ZADANIA DO WYKONANIA:
(a) Oceń, czy każde z poniższych stwierdzeń zgadza się z artykułem o Aleksandrze Ihnatowiczu: (i) Aleksander Ihnatowicz został zawodowym aktorem, (ii) Aleksander Ihnatowicz studiował na Politechnice Warszawskiej, (iii) stacje telewizyjne wciąż powtarzają odcinki „Rodziny zastępczej”. Przy każdym odpowiedz „tak” lub „nie” i przytocz dosłownie rozstrzygający fragment.
(b) Kontynuuj artykuł o Aleksandrze Ihnatowiczu, zaczynając od zdania następującego po ostatnim widocznym.

TEKST ŹRÓDŁOWY:
********************

Reklama
Reklama

Aleksander Ihnatowicz z "Rodziny zastępczej" porzucił aktorstwo

Aleksander Ihnatowicz (31 l.), który w popularnym serialu "Rodzina zastępcza" zagrał Romka, spełnia się w zupełnie innej branży.

Grzeczny i wrażliwy, wzorowy uczeń, a przy tym - z zacięciem do majsterkowania. Każdy rodzic chciałby mieć takiego syna, jak Romek z popularnego serialu "Rodzina zastępcza". Wcielający się w jego postać Aleksander Ihnatowicz, mimo lat spędzonych na planie filmowym, aktorem nie został. Wybrał drogę życiową bliską zainteresowaniom swojego bohatera - po studiach na Politechnice Warszawskiej został programistą komputerowym.

Dzięki serialowi stał się rozpoznawalny - "Rodzina..." była w końcu jedną z najpopularniejszych produkcji familijnych lat 90. Do dziś stacje telewizyjne chętnie powtarzają jej odcinki. Pełen ciepła i humoru serial sprawił, że pokochała go cała Polska, a aktorzy, którzy w nim grali, zyskali rozpoznawalność.

********************

SUROWE DANE:

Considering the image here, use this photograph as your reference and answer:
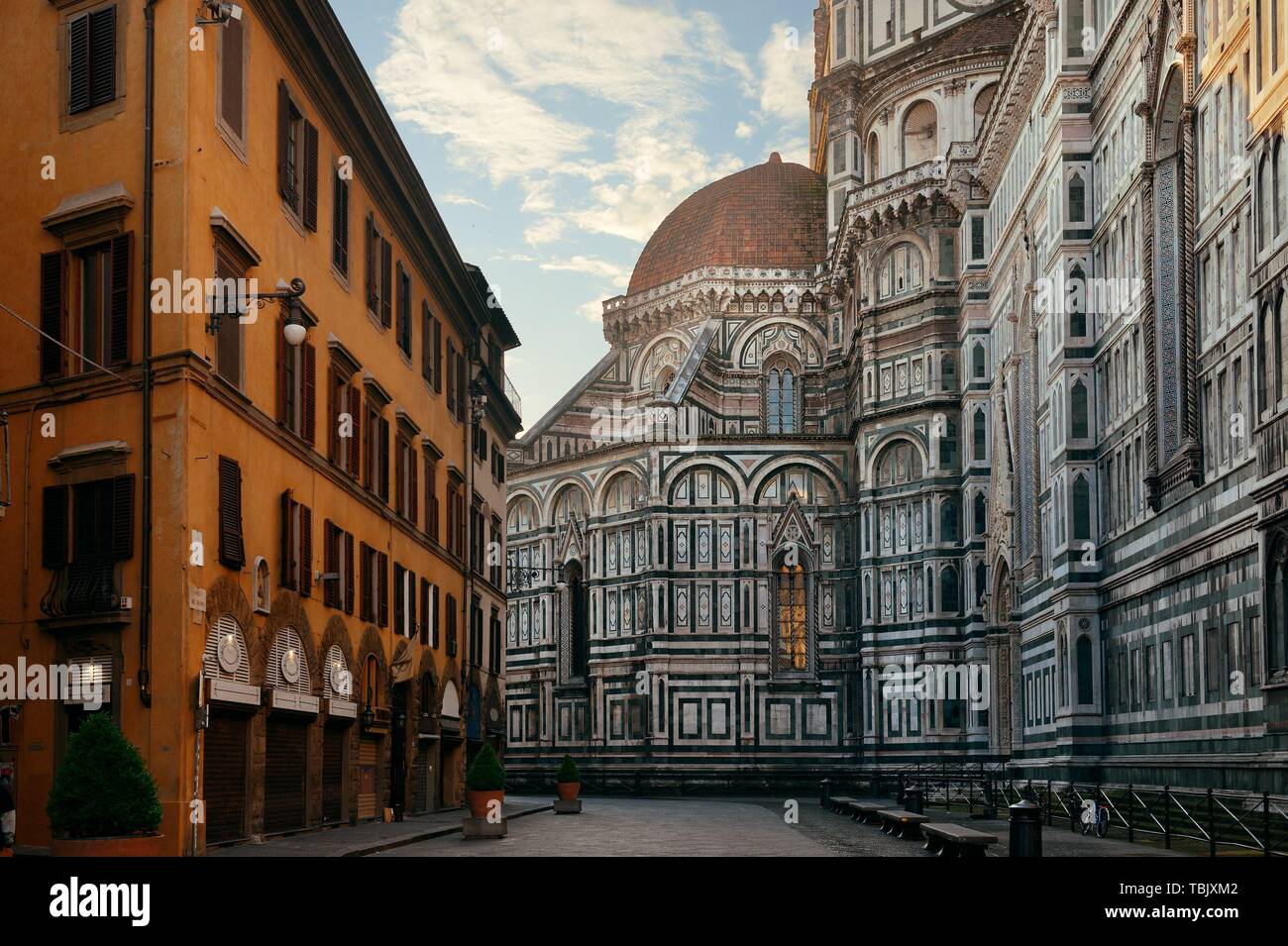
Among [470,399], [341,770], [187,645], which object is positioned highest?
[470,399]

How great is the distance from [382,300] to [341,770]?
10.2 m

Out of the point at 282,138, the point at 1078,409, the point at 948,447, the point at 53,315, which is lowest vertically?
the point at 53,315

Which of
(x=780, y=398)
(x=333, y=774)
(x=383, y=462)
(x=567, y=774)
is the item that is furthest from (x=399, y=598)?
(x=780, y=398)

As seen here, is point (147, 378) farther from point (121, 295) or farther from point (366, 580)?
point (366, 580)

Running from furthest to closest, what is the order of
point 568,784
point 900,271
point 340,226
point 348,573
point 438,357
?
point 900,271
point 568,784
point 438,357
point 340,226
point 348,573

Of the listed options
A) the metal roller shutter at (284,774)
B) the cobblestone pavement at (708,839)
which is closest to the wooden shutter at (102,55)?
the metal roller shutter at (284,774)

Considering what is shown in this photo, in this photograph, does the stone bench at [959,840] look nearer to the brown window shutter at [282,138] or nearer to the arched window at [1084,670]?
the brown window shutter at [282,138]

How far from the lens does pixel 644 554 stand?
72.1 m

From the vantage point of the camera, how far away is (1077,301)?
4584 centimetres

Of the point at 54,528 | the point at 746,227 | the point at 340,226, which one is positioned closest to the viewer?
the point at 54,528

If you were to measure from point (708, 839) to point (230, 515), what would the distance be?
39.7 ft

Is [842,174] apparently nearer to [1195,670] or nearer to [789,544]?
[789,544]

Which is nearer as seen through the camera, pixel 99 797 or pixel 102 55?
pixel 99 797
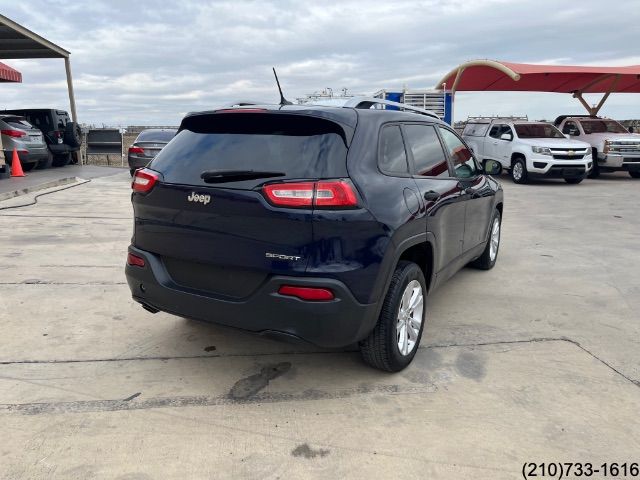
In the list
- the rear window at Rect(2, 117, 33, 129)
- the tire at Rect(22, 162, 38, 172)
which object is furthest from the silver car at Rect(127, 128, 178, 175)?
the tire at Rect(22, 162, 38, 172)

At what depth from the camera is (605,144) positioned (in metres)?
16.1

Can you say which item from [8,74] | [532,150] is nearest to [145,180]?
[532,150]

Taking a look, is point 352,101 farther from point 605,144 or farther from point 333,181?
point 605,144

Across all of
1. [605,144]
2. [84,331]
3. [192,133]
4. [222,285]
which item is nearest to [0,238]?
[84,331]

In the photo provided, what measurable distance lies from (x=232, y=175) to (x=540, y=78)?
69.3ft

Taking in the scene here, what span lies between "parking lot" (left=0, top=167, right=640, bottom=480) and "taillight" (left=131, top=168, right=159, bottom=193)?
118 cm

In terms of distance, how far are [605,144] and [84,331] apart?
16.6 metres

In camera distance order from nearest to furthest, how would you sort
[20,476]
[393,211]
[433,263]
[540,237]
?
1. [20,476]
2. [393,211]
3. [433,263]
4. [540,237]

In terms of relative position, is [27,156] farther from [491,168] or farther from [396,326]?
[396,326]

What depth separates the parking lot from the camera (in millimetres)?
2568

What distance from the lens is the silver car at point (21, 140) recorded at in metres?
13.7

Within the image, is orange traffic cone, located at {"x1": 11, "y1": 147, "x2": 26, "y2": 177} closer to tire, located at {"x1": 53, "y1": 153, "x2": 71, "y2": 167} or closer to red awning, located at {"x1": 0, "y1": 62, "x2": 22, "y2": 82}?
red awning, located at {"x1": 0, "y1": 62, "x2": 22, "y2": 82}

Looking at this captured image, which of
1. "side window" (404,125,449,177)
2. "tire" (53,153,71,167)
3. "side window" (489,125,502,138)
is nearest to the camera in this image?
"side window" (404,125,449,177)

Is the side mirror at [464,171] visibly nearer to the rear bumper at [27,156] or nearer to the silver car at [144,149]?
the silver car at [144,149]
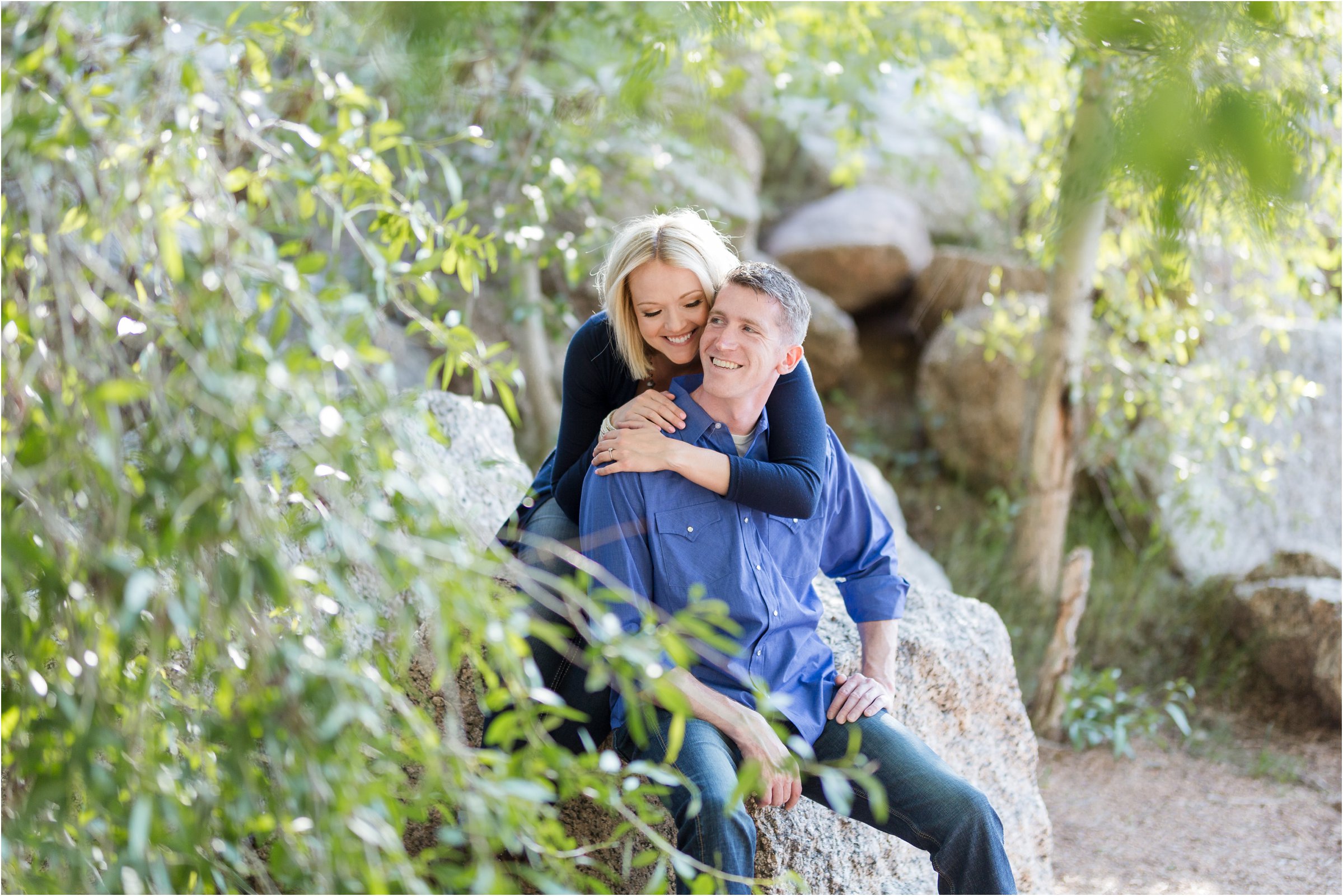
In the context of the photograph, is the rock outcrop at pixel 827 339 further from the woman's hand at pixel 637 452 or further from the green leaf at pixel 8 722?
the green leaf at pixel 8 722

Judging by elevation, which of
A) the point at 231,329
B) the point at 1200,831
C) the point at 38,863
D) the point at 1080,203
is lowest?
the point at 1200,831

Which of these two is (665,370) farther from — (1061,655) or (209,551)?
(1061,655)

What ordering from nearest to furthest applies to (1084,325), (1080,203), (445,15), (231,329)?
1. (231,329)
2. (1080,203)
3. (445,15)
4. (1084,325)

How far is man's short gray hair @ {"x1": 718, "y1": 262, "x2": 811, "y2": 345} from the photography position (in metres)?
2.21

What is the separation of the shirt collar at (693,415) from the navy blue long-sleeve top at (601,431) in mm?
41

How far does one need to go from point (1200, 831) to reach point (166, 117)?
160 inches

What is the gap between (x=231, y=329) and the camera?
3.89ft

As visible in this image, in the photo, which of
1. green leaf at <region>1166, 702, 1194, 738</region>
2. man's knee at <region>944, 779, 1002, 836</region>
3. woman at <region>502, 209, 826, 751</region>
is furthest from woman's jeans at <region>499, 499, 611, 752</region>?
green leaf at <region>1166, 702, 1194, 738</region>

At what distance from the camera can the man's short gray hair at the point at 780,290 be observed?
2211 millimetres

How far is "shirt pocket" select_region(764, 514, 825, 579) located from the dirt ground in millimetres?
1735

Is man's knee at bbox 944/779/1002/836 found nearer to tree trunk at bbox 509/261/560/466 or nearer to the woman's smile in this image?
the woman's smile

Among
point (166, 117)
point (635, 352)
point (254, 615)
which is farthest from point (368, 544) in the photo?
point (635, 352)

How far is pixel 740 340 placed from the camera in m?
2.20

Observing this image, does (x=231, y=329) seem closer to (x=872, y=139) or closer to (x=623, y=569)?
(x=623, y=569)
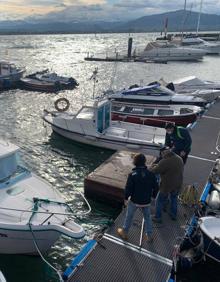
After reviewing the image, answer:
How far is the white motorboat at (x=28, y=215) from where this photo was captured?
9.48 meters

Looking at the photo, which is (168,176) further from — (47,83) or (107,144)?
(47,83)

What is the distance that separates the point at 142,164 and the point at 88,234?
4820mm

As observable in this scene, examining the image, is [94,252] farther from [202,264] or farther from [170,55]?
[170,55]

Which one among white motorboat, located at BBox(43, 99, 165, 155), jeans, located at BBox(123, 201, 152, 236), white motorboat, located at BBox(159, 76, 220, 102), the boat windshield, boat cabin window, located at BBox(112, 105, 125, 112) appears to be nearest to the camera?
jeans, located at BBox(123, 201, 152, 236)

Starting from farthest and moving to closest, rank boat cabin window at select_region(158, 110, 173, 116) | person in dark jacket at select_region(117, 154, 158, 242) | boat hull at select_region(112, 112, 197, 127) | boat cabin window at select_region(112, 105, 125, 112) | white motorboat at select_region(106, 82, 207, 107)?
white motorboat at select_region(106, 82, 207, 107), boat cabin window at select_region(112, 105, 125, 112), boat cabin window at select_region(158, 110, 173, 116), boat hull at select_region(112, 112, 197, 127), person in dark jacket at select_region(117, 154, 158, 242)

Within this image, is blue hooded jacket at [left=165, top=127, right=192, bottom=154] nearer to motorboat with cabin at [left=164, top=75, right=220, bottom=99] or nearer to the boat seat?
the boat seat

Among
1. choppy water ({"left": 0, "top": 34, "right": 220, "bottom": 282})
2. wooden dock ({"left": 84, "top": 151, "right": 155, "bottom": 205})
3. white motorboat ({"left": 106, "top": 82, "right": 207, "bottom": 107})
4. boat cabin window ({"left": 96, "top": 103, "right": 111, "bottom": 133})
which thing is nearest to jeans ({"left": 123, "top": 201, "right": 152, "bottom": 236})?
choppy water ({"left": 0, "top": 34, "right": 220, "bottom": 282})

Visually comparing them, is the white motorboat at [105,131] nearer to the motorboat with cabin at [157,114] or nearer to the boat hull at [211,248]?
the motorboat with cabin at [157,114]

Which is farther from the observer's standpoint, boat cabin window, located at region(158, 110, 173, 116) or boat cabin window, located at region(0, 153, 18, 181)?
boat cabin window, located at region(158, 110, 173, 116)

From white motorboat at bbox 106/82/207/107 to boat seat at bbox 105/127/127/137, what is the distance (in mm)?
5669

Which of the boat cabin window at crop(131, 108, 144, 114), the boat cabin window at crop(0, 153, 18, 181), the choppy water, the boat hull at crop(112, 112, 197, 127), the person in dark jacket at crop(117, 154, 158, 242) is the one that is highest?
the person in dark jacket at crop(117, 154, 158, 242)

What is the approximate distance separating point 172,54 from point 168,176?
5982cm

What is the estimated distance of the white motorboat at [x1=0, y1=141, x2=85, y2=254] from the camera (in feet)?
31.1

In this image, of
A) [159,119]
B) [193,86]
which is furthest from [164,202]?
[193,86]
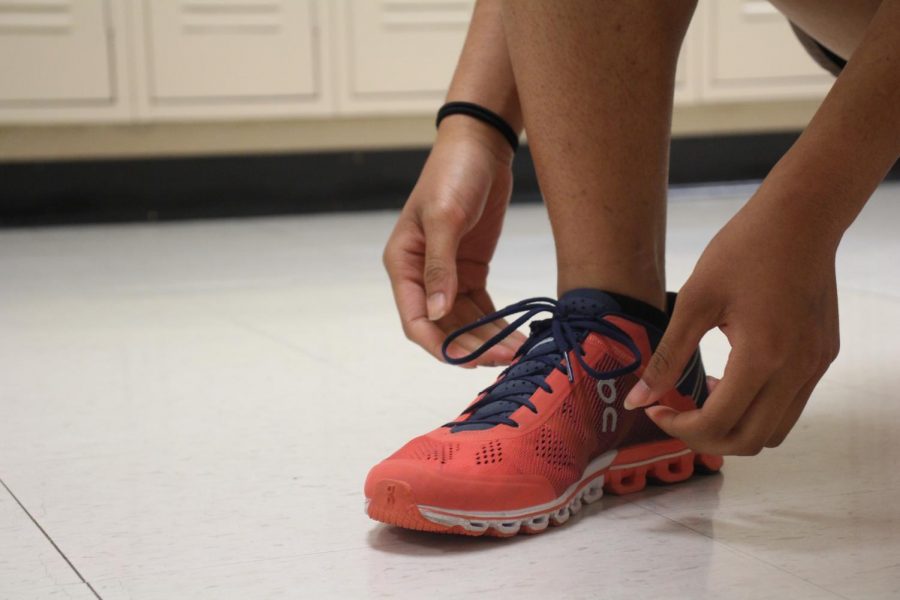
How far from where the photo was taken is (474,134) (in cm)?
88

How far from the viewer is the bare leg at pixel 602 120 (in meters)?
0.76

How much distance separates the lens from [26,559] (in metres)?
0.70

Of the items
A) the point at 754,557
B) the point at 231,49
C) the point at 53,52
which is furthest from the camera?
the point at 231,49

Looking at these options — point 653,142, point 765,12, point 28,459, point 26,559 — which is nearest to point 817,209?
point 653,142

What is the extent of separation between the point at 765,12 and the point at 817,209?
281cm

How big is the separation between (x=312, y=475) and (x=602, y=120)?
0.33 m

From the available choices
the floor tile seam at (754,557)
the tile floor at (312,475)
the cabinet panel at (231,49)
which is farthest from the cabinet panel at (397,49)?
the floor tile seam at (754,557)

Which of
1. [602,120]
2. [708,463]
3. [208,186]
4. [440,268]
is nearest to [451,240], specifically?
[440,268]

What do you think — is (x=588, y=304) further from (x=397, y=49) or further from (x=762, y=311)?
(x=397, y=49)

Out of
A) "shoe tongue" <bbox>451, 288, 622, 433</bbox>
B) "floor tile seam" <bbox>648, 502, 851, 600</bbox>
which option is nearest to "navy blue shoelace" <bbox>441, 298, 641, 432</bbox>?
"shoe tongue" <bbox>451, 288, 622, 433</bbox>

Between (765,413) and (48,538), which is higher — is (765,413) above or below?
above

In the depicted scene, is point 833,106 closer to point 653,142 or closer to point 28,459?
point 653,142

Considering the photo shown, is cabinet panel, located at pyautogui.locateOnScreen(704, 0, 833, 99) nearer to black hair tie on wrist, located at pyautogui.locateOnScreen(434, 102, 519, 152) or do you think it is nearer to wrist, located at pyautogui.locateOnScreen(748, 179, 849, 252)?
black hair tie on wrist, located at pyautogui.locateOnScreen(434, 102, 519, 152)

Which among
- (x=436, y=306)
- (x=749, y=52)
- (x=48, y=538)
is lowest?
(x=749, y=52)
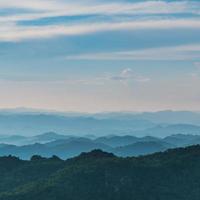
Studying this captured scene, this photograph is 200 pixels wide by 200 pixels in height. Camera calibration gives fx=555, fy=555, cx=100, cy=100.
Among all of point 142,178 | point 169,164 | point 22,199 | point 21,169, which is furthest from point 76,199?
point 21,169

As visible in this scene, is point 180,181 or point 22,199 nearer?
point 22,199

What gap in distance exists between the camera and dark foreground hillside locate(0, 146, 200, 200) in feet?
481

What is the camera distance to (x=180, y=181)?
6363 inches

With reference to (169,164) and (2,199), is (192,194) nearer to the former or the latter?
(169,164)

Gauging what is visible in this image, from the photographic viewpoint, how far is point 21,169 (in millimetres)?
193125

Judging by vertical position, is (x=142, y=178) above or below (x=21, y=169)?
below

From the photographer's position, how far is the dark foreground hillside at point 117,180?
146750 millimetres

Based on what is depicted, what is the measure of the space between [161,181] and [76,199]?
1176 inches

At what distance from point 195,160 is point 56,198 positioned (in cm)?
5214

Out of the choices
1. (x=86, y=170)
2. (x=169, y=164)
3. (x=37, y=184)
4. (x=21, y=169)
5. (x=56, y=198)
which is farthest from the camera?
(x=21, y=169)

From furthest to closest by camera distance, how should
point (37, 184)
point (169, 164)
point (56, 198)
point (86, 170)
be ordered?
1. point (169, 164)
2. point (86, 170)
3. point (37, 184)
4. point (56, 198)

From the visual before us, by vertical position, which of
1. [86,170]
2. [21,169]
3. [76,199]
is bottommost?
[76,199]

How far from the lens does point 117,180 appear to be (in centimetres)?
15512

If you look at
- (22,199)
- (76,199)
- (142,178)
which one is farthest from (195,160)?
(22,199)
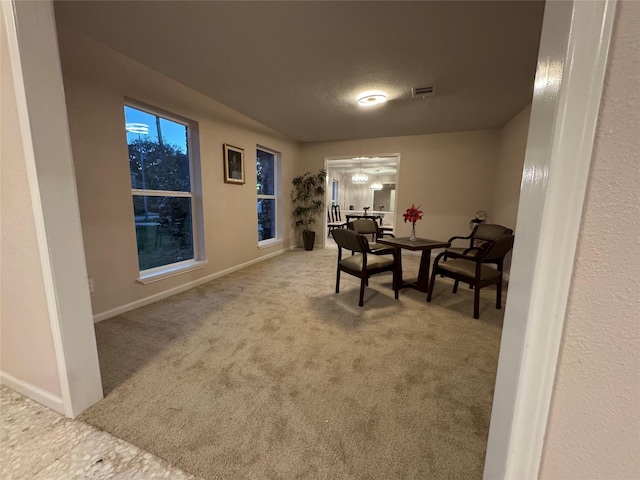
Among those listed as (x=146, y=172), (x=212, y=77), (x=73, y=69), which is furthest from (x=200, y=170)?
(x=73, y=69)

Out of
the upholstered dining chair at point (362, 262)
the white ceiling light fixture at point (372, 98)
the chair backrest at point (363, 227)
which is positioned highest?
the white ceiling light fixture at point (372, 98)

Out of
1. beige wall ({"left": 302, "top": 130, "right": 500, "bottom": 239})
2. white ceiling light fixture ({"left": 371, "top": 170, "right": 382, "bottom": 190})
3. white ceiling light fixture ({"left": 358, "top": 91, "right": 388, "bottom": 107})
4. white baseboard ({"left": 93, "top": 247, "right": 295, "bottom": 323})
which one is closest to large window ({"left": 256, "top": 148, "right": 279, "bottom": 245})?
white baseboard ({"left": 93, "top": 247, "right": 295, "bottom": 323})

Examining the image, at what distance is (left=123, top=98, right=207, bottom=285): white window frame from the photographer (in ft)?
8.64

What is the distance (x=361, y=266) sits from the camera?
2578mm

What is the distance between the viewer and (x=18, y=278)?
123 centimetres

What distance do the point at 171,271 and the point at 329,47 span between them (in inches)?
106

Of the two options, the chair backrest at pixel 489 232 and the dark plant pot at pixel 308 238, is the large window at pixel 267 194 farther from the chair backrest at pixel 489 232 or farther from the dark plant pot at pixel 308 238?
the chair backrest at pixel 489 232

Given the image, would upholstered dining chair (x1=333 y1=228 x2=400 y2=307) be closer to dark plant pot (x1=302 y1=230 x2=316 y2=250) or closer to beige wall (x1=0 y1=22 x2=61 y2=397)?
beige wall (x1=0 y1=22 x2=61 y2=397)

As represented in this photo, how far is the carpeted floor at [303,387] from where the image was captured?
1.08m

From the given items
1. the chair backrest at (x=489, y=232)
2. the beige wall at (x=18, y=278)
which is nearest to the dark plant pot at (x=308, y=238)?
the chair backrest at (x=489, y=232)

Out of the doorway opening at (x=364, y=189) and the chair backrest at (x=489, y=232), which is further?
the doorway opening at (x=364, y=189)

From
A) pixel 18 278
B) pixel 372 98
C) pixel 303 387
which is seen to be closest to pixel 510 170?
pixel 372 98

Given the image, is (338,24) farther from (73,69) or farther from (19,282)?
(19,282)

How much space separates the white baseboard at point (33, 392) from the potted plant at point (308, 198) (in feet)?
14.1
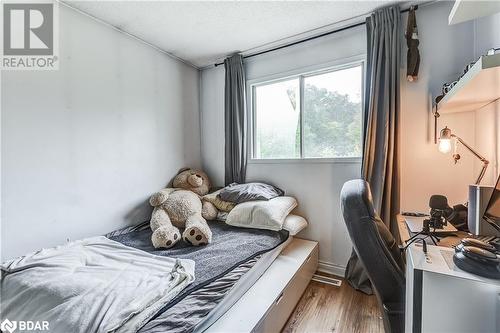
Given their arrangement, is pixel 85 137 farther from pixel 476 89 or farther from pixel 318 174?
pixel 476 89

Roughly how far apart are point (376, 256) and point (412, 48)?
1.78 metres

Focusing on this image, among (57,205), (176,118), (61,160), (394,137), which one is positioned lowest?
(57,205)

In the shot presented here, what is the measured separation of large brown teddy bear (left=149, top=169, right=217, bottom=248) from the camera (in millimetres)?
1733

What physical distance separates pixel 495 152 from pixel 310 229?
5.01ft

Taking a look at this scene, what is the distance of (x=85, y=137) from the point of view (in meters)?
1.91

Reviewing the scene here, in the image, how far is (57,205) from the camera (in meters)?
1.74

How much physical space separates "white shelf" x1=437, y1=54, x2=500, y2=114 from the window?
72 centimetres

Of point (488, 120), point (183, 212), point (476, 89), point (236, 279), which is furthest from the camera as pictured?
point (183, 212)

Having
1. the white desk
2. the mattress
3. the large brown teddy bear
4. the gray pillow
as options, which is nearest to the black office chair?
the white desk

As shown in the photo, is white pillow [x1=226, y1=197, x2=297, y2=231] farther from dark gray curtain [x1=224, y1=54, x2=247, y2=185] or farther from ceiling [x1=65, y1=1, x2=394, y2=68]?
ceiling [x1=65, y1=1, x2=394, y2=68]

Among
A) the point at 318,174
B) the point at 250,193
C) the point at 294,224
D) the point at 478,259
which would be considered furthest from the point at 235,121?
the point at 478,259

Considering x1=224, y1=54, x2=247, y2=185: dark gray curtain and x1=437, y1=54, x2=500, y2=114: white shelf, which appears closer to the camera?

********************

OCZEKIWANE ODPOWIEDZI:
(a)
(i) Nie: „aktorem nie został”.
(ii) Tak: „po studiach na Politechnice Warszawskiej został programistą komputerowym”.
(iii) Tak: „Do dziś stacje telewizyjne chętnie powtarzają jej odcinki.”

(b)
Reklama

Dla 15-letniego wówczas Olka rola adoptowanego Romka okazała się przepustką do kariery w świecie filmowym. Choć nie był nowicjuszem - wcześniej zagrał m.in. w "Kronikach domowych" (u boku takich gwiazd, jak Grażyna Szapołowska i Krzysztof Kolberger), to dzięki serialowi zaczął dostawać kolejne propozycje.

Spędził na planie blisko 9 lat - w tym czasie z chłopca przeistoczył się w młodego mężczyznę. Serialowe rodzeństwo traktował jak swoje własne. - Kochamy się jak rodzina, choć nie łączą nas więzy krwi - mówił w jednym z wywiadów. To w trakcie grania w serialu on i inni młodzi aktorzy musieli zmierzyć się z tragedią w prawdziwym życiu: na raka zachorowała Gabriela Kownacka. Aktorka, która była dla wszystkich pełna ciepła i wyrozumiałości, przegrała walkę z nowotworem.

- Pustki, która została po pani Gabrysi, nie da się zapełnić - mówił po jej śmierci aktor. Aleksander Ihnatowicz długo nie mógł zdecydować, jaką ścieżkę kariery wybrać. Oprócz "Rodziny zastępczej" grywał w innych serialach (m.in. "Tygrysy Europy", "Adam i Ewa", "Trzy szalone zera"). Jednocześnie rozwijał swoje informatyczne zainteresowania.

Gdy zaczął studiować na dwóch kierunkach, stwierdził, że czas rozstać się z serialem. Dziś nie żałuje: robi karierę w swojej branży, z dala od show-biznesu.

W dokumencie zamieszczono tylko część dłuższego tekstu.